Personal information
- Born: May 25, 1954 Memphis, Tennessee, U.S.
- Died: December 12, 2016 (aged 62) Chandler, Oklahoma, U.S.
- Listed height: 6 ft 0 in (1.83 m)
- Listed weight: 220 lb (100 kg)

Career information
- High school: Tulsa (OK) East Central
- College: Oklahoma
- NFL draft: 1976: 5th round, 144th overall pick

Career history
- Kansas City Chiefs (1976–1978); Houston Oilers (1979);

Awards and highlights
- 2× National champion (1974, 1975); Consensus All-American (1975); Third-team All-American (1974); 2× First-team All-Big Eight (1974, 1975);

Career NFL statistics
- Games played-started: 40-3
- Interceptions: 1
- Fumble recoveries: 1
- Stats at Pro Football Reference

= Jimbo Elrod =

American football player (1954–2016)

James Whittington "Jimbo" Elrod (May 25, 1954 – December 12, 2016) was an American professional football linebacker who was an All-American at the University of Oklahoma and played professionally for the Kansas City Chiefs and the Houston Oilers of the National Football League (NFL).

Elrod graduated from East Central High School in Tulsa, Oklahoma, in 1972 and was a member of the National Championship football teams of 1974 and 1975.
Elrod earned consensus All-America honors in 1975, when he had 20 tackles for loss.
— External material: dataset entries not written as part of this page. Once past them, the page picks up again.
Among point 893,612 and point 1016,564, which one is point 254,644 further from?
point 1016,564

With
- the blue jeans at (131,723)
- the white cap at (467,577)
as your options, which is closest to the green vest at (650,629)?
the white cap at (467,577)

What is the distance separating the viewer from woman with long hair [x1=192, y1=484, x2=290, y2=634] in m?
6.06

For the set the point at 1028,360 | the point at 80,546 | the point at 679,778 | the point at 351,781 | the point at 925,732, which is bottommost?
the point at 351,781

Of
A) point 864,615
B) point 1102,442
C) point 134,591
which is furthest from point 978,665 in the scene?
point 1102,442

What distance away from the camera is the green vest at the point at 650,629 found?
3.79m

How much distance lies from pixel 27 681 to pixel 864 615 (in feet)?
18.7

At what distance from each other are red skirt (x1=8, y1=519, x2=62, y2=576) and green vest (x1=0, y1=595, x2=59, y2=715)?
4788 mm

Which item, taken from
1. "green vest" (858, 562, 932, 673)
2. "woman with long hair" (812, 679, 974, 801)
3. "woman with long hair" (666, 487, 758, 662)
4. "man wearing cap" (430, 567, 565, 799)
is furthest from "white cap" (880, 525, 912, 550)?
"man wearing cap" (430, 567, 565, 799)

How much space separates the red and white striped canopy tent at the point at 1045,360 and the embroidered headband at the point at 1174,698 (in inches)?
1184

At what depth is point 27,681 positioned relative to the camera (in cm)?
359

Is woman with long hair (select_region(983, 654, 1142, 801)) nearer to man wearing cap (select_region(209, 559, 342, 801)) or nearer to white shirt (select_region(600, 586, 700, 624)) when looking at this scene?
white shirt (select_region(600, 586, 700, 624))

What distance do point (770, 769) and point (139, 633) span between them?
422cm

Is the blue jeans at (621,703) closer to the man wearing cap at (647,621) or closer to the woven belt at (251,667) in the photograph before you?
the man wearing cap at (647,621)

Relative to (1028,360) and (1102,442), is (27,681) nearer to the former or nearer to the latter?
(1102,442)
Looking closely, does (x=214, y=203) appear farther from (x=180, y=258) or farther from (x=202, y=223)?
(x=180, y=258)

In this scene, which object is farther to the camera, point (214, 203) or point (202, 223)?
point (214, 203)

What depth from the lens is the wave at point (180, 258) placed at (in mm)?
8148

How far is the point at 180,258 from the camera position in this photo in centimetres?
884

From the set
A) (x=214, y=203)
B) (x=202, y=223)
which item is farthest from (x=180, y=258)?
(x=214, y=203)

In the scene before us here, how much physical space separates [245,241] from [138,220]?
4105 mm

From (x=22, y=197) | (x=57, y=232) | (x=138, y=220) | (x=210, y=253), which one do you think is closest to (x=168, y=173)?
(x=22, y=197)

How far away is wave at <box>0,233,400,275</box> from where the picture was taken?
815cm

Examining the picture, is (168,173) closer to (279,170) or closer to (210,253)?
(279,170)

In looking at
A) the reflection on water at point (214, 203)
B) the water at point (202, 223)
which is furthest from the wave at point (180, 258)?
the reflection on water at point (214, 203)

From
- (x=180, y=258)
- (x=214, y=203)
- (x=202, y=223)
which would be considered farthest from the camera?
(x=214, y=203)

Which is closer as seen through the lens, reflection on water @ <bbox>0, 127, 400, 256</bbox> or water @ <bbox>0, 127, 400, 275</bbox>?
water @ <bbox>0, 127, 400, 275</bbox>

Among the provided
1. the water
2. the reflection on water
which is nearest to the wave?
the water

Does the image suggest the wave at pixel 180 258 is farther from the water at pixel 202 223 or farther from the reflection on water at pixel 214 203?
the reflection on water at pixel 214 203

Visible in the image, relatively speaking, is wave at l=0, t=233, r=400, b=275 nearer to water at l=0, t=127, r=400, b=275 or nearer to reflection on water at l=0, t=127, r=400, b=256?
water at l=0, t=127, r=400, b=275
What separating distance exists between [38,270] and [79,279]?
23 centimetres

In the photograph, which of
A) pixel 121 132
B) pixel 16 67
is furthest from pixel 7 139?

His 44 tackles for loss led the career list at the University of Oklahoma until 2001 (it now stands as sixth-best all-time).

Elrod starred in the 1976 Orange Bowl a 14–6 victory over the University of Michigan that secured the Sooners a fifth national championship. The Oklahoma defense allowed only 202 total yards in the game. He was drafted by the Kansas City Chiefs in the 5th round (144th overall) of the 1976 NFL draft where he played three seasons and in 1979 he played one season with the Oilers.

He earned a dual scholarship to the University of Oklahoma, where he was a member of the 1974 National Championship Wrestling team. Elrod earned a degree in public relations and business administration and after his NFL career he worked in the personal health care business and well as radio hosting and analysis.

Elrod later became a radio talk show host at KOKC (AM) 1520, the flagship station for the University of Oklahoma located in Oklahoma City.

Elrod was killed in a car accident on December 12, 2016.